Skandal! Polak wygrał sensacyjnie z niemieckim bokserem, więc walka zostanie unieważniona

Rafał Jackiewicz stracił zwycięstwo w skandalicznych okolicznościach. Promotorzy Rico Muellera złożyli protest, który według managera niemieckiego boksera został uznany przez komisję Niemieckiego Związku Bosku Zawodowego (BDB). Według niemieckich mediów walka zostanie unieważniona, a decyzja powinna zostać oficjalnie ogłoszona w ciągu kilkudziesięciu godzin.

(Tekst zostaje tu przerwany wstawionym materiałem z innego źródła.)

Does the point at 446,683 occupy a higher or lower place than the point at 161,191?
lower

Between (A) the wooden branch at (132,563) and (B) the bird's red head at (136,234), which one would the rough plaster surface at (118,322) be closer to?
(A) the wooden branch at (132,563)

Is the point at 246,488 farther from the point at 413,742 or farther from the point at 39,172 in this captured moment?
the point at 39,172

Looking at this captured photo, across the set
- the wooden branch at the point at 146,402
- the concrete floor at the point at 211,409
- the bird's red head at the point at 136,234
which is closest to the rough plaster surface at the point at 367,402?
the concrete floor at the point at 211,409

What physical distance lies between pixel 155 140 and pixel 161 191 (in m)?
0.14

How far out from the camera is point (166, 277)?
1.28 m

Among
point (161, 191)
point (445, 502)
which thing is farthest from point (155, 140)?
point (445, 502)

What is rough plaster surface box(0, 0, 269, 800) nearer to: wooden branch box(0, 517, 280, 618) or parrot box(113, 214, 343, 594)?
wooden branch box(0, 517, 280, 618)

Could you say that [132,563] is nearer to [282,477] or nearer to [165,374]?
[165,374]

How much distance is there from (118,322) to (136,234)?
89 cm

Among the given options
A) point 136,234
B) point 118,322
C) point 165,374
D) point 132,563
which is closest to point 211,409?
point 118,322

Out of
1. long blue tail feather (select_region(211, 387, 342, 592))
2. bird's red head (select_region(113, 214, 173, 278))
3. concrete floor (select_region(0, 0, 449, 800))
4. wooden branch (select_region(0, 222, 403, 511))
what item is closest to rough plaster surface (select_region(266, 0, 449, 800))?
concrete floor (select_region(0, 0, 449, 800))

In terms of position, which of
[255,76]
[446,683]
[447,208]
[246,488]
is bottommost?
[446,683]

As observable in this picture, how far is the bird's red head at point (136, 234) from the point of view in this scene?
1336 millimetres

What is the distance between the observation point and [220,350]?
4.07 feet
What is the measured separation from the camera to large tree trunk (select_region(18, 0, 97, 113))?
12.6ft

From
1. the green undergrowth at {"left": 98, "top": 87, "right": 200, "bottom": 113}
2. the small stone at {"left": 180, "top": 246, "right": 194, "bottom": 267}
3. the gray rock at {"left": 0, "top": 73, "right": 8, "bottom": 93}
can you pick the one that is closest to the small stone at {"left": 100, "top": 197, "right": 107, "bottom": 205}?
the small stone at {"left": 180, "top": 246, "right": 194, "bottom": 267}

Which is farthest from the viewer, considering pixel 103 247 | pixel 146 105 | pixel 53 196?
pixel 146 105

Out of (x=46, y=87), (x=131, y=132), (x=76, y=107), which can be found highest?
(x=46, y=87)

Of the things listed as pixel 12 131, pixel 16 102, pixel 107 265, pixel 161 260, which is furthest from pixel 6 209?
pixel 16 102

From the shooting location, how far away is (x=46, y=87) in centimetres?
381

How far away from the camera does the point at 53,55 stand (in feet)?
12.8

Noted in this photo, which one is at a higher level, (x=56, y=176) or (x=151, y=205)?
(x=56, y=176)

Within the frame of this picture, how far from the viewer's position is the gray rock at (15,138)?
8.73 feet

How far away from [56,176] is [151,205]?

Stary, dobry, a przede wszystkim niezniszczalny Rafał Jackiewicz (52-26-2, 22 KO). Polak dowiedział się o walce kilka dni przed terminem, pojechał na teren rywala, toczył jeszcze wojnę o swoją wypłatę w dniu gali, a na końcu pobił faworyta gospodarzy. Zaraz potem zaczęły się jednak poważne kłopoty polskiego boksera.

Zobacz wideo Mike Tyson vs Roy Jones Jr. "Ludzie chcą Tysona. Nieważne, ile ma lat"

Organizowaną przez grupę Huck Service Gmbh galę w Braunlage (w walce wieczoru Marco Huck pokonał Dennisa Lewandowskiego) nadzorowała komisja BDB (Bund Deutscher Berufsboxer). Promotorzy Rico Muellera po walce złożyli protest na decyzję sędziów, którzy przyznali po walce zwycięstwo Polakowi na punkty (57-57, 58-56, 58-56).

Menedżer Rico Muellera, Charlie Podehl, zdradził w rozmowie z BOXEN1, że sędziowie BDB uznali jego protest. - Natychmiast po ogłoszeniu decyzji złożyliśmy protest do BDB. Po przeprowadzeniu rozsądnych i rzeczowych rozmów z odpowiedzialnymi osobami, walka została ponownie oceniona przez pięciu niezależnych sędziów wewnątrz BDB. Cała piątka sędziów zobaczyła zwycięstwo Rico Muellera z dwoma punktami - przyznał.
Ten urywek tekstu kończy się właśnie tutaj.